## 提供された抜粋
私がmixi日記に読書感想文を投稿するときは、1冊の本につき1件の日記に対応させて作成するようにしていたが、この『ふしぎなキリスト教』は、本当にケタ違いに面白い。このため、1件の日記には収まらない。そこで、数回に分けて感想文を記述したい。この日記は、その第5弾である。

(10)本書には、「なぜ聖霊が必要なのか」という事を解説している部分があり(P247あたり)、大変興味深いので紹介しよう。キリスト教について多少なりともかじったことのある人は、三位一体説という言葉を聞いたことがあるかと思う。これは「神」、「キリスト」、「精霊」の三者が一体のものであると考える考え方で、カトリックもプロテスタントもこの考え方を採用している。キリスト教の教えの中核を成す考え方である。一方、キリスト教の経典が新約聖書であることは言うまでもないが、この新約聖書に述べられているキリスト教の教えの中核部分は、福音書ではなく、むしろパウロ書簡にある。福音書は、生前のイエスがどのような言動を行ったか、それを弟子たちが記したいわば「証言集」である。

## やるべきこと
上の抜粋について、次の問いに答えてください。
(a) この日記は、感想文の第何弾にあたりますか？
(b) 三位一体説の考え方を採用しているのは、どの宗派とどの宗派ですか？
(c) 新約聖書に述べられているキリスト教の教えの中核部分は、福音書ではなくどこにありますか？

## 一覧
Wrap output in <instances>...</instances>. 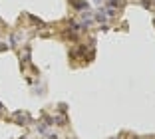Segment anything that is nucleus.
Segmentation results:
<instances>
[{"label": "nucleus", "mask_w": 155, "mask_h": 139, "mask_svg": "<svg viewBox=\"0 0 155 139\" xmlns=\"http://www.w3.org/2000/svg\"><path fill=\"white\" fill-rule=\"evenodd\" d=\"M104 2H105V0H96V4H104Z\"/></svg>", "instance_id": "obj_1"}]
</instances>
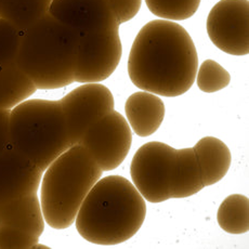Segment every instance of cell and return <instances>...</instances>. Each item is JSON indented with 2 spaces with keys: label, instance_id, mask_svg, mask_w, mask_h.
<instances>
[{
  "label": "cell",
  "instance_id": "9",
  "mask_svg": "<svg viewBox=\"0 0 249 249\" xmlns=\"http://www.w3.org/2000/svg\"><path fill=\"white\" fill-rule=\"evenodd\" d=\"M71 145L79 144L85 132L115 109L112 91L100 83L81 84L59 100Z\"/></svg>",
  "mask_w": 249,
  "mask_h": 249
},
{
  "label": "cell",
  "instance_id": "7",
  "mask_svg": "<svg viewBox=\"0 0 249 249\" xmlns=\"http://www.w3.org/2000/svg\"><path fill=\"white\" fill-rule=\"evenodd\" d=\"M123 55L119 28L79 35L74 83H101L116 71Z\"/></svg>",
  "mask_w": 249,
  "mask_h": 249
},
{
  "label": "cell",
  "instance_id": "8",
  "mask_svg": "<svg viewBox=\"0 0 249 249\" xmlns=\"http://www.w3.org/2000/svg\"><path fill=\"white\" fill-rule=\"evenodd\" d=\"M102 171L118 168L128 156L132 144V130L127 119L117 111L93 124L79 142Z\"/></svg>",
  "mask_w": 249,
  "mask_h": 249
},
{
  "label": "cell",
  "instance_id": "5",
  "mask_svg": "<svg viewBox=\"0 0 249 249\" xmlns=\"http://www.w3.org/2000/svg\"><path fill=\"white\" fill-rule=\"evenodd\" d=\"M11 145L45 171L71 146L60 101L27 99L10 111Z\"/></svg>",
  "mask_w": 249,
  "mask_h": 249
},
{
  "label": "cell",
  "instance_id": "17",
  "mask_svg": "<svg viewBox=\"0 0 249 249\" xmlns=\"http://www.w3.org/2000/svg\"><path fill=\"white\" fill-rule=\"evenodd\" d=\"M36 91L34 81L17 62L0 68V109H12Z\"/></svg>",
  "mask_w": 249,
  "mask_h": 249
},
{
  "label": "cell",
  "instance_id": "23",
  "mask_svg": "<svg viewBox=\"0 0 249 249\" xmlns=\"http://www.w3.org/2000/svg\"><path fill=\"white\" fill-rule=\"evenodd\" d=\"M39 243V236L24 230L0 226V249H33Z\"/></svg>",
  "mask_w": 249,
  "mask_h": 249
},
{
  "label": "cell",
  "instance_id": "4",
  "mask_svg": "<svg viewBox=\"0 0 249 249\" xmlns=\"http://www.w3.org/2000/svg\"><path fill=\"white\" fill-rule=\"evenodd\" d=\"M103 171L80 144L71 145L47 167L39 186L46 224L55 230L73 226L86 196Z\"/></svg>",
  "mask_w": 249,
  "mask_h": 249
},
{
  "label": "cell",
  "instance_id": "13",
  "mask_svg": "<svg viewBox=\"0 0 249 249\" xmlns=\"http://www.w3.org/2000/svg\"><path fill=\"white\" fill-rule=\"evenodd\" d=\"M165 104L157 94L148 91L132 93L124 103V114L132 132L145 138L159 130L165 118Z\"/></svg>",
  "mask_w": 249,
  "mask_h": 249
},
{
  "label": "cell",
  "instance_id": "20",
  "mask_svg": "<svg viewBox=\"0 0 249 249\" xmlns=\"http://www.w3.org/2000/svg\"><path fill=\"white\" fill-rule=\"evenodd\" d=\"M151 13L162 20L183 21L198 10L200 0H145Z\"/></svg>",
  "mask_w": 249,
  "mask_h": 249
},
{
  "label": "cell",
  "instance_id": "21",
  "mask_svg": "<svg viewBox=\"0 0 249 249\" xmlns=\"http://www.w3.org/2000/svg\"><path fill=\"white\" fill-rule=\"evenodd\" d=\"M195 80L200 91L213 93L228 87L231 83V75L218 62L206 60L197 69Z\"/></svg>",
  "mask_w": 249,
  "mask_h": 249
},
{
  "label": "cell",
  "instance_id": "14",
  "mask_svg": "<svg viewBox=\"0 0 249 249\" xmlns=\"http://www.w3.org/2000/svg\"><path fill=\"white\" fill-rule=\"evenodd\" d=\"M205 188L193 147L175 151L169 177L170 198H186Z\"/></svg>",
  "mask_w": 249,
  "mask_h": 249
},
{
  "label": "cell",
  "instance_id": "25",
  "mask_svg": "<svg viewBox=\"0 0 249 249\" xmlns=\"http://www.w3.org/2000/svg\"><path fill=\"white\" fill-rule=\"evenodd\" d=\"M11 109H0V153L11 145L9 117Z\"/></svg>",
  "mask_w": 249,
  "mask_h": 249
},
{
  "label": "cell",
  "instance_id": "6",
  "mask_svg": "<svg viewBox=\"0 0 249 249\" xmlns=\"http://www.w3.org/2000/svg\"><path fill=\"white\" fill-rule=\"evenodd\" d=\"M176 148L164 142L152 141L136 152L130 165L133 185L148 203L170 199L169 177Z\"/></svg>",
  "mask_w": 249,
  "mask_h": 249
},
{
  "label": "cell",
  "instance_id": "22",
  "mask_svg": "<svg viewBox=\"0 0 249 249\" xmlns=\"http://www.w3.org/2000/svg\"><path fill=\"white\" fill-rule=\"evenodd\" d=\"M24 31L0 18V68L17 62Z\"/></svg>",
  "mask_w": 249,
  "mask_h": 249
},
{
  "label": "cell",
  "instance_id": "10",
  "mask_svg": "<svg viewBox=\"0 0 249 249\" xmlns=\"http://www.w3.org/2000/svg\"><path fill=\"white\" fill-rule=\"evenodd\" d=\"M207 34L213 44L231 55L249 53L248 0H220L207 18Z\"/></svg>",
  "mask_w": 249,
  "mask_h": 249
},
{
  "label": "cell",
  "instance_id": "16",
  "mask_svg": "<svg viewBox=\"0 0 249 249\" xmlns=\"http://www.w3.org/2000/svg\"><path fill=\"white\" fill-rule=\"evenodd\" d=\"M0 226L21 229L40 237L45 231L46 221L39 194L0 206Z\"/></svg>",
  "mask_w": 249,
  "mask_h": 249
},
{
  "label": "cell",
  "instance_id": "2",
  "mask_svg": "<svg viewBox=\"0 0 249 249\" xmlns=\"http://www.w3.org/2000/svg\"><path fill=\"white\" fill-rule=\"evenodd\" d=\"M145 217V199L132 182L107 176L101 177L86 196L74 224L85 241L113 246L135 236Z\"/></svg>",
  "mask_w": 249,
  "mask_h": 249
},
{
  "label": "cell",
  "instance_id": "19",
  "mask_svg": "<svg viewBox=\"0 0 249 249\" xmlns=\"http://www.w3.org/2000/svg\"><path fill=\"white\" fill-rule=\"evenodd\" d=\"M217 221L229 234H245L249 230V200L242 194H232L223 200L217 213Z\"/></svg>",
  "mask_w": 249,
  "mask_h": 249
},
{
  "label": "cell",
  "instance_id": "12",
  "mask_svg": "<svg viewBox=\"0 0 249 249\" xmlns=\"http://www.w3.org/2000/svg\"><path fill=\"white\" fill-rule=\"evenodd\" d=\"M42 174L12 145L0 153V206L38 193Z\"/></svg>",
  "mask_w": 249,
  "mask_h": 249
},
{
  "label": "cell",
  "instance_id": "18",
  "mask_svg": "<svg viewBox=\"0 0 249 249\" xmlns=\"http://www.w3.org/2000/svg\"><path fill=\"white\" fill-rule=\"evenodd\" d=\"M52 0H0V18L25 31L49 11Z\"/></svg>",
  "mask_w": 249,
  "mask_h": 249
},
{
  "label": "cell",
  "instance_id": "15",
  "mask_svg": "<svg viewBox=\"0 0 249 249\" xmlns=\"http://www.w3.org/2000/svg\"><path fill=\"white\" fill-rule=\"evenodd\" d=\"M205 186L213 185L227 176L232 155L229 146L215 137H205L193 147Z\"/></svg>",
  "mask_w": 249,
  "mask_h": 249
},
{
  "label": "cell",
  "instance_id": "1",
  "mask_svg": "<svg viewBox=\"0 0 249 249\" xmlns=\"http://www.w3.org/2000/svg\"><path fill=\"white\" fill-rule=\"evenodd\" d=\"M127 69L131 83L139 89L167 98L179 97L195 83L197 51L183 26L159 18L146 23L138 33Z\"/></svg>",
  "mask_w": 249,
  "mask_h": 249
},
{
  "label": "cell",
  "instance_id": "24",
  "mask_svg": "<svg viewBox=\"0 0 249 249\" xmlns=\"http://www.w3.org/2000/svg\"><path fill=\"white\" fill-rule=\"evenodd\" d=\"M107 2L119 26L132 20L142 6V0H107Z\"/></svg>",
  "mask_w": 249,
  "mask_h": 249
},
{
  "label": "cell",
  "instance_id": "3",
  "mask_svg": "<svg viewBox=\"0 0 249 249\" xmlns=\"http://www.w3.org/2000/svg\"><path fill=\"white\" fill-rule=\"evenodd\" d=\"M79 34L48 12L24 31L17 63L37 89L52 90L74 83Z\"/></svg>",
  "mask_w": 249,
  "mask_h": 249
},
{
  "label": "cell",
  "instance_id": "11",
  "mask_svg": "<svg viewBox=\"0 0 249 249\" xmlns=\"http://www.w3.org/2000/svg\"><path fill=\"white\" fill-rule=\"evenodd\" d=\"M48 12L79 35L119 28L107 0H52Z\"/></svg>",
  "mask_w": 249,
  "mask_h": 249
}]
</instances>
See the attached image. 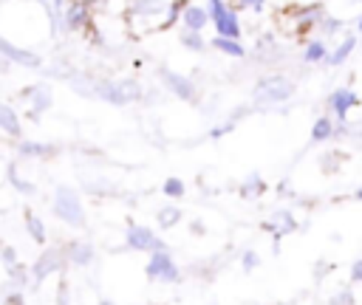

## 問題の解答
(a) 第5弾です。
(b) カトリックとプロテスタントです。
(c) パウロ書簡です。